Еще у Геши был замечательный стереомагнитофон "Юпитер", который он тут же включил, и из двух мощных колонок-динамиков звучала грустная песня на хорошем английском языке. Пел некто по фамилии Хампердинк. Ни Геша, ни Кеша не знали содержания этой песни, но певец грустил умело, а грусть интернациональна и не требует перевода. Тем более что друзьям тоже было не слишком весело.
- Хорошо поет, - сказал Кеша.
- Мастер, - подтвердил Геша.
- Не то что наши, - согласился третий голос.
- Это ты сказал? - спросил Кеша.
- Нет, - сказал Геша. - Я думал, это ты.
- Это я сказал, - сообщил третий голос.
- Кто ты? - спросил Кеша, и трудно поручиться, что в голосе этого мужественного мальчика совсем не было страха.
- Ну, я, - раздраженно сказал третий голос. - Не видите, что ли?
И тут Кеша и Геша увидели некоего старичка. Старичок стоял в вальяжной позе и смотрел на Кешу и Гешу со снисходительной улыбкой. Старичок был малоросл, одет в полосатую рубашку с длинными рукавами и белые чесучовые брючки, давно не знавшие утюга. И белыми-то они были изначально, может, лет сто назад. Еще на старичке наблюдались сандалеты, сквозь которые виднелись игривые красные носки, И вообще, старичок выглядел как-то несерьезно: и улыбочка эта фривольная, и периодическое подмигивание левым глазом, и поза его. Не говоря уже о самом его появлении.

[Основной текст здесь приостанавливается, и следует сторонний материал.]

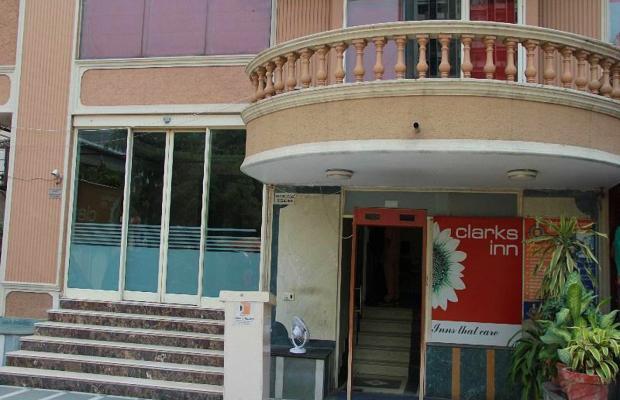 фото отеля Clarks Inn Nehru Place изображение №17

Любой рядовой взрослый человек испугался бы невероятно. Кеша и Геша, к счастью, не были взрослыми. Кеша и Геша не вышли из того прекрасного возраста, когда не существует для человека пресловутая холодная формула: "Этого не может быть, потому что этого не может быть никогда". Все может быть, все возможно в нашем замечательном мире! Стоит только поверить в невозможное, как оно тут же исполняется, только поверить уж надо полностью, без опасений и осторожничания. Но взрослые не могут не осторожничать. Есть в них намертво вросшая жилка здорового скептицизма, настолько здорового, что мешает он верить в снежного человека, в летающие тарелки, в зеленых человечков со звезд.
Но Кеша и Геша не были взрослыми. Они, увидев старичка у телевизора, смешного старичка в красных носках, приняли этот факт за реальный и потребовали разумного объяснения этому факту.
- Вы откуда взялись? - строго спросил Геша, потому что в данный момент именно он был хозяином.
- "Откуда, откуда"... - сварливо сказал старичок. - Из телевизора, вот откуда.
- Вздор, - строго заметил Геша. - Во-первых, я свой телевизор знаю, во-вторых, вы там просто не поместились бы, а в-третьих, так не бывает...
- Ах, Геша, Геша, - грустно сказал старичок, - от тебя ли я слышу эти скучные слова: "Так не бывает". Бывает, Гешенька, все.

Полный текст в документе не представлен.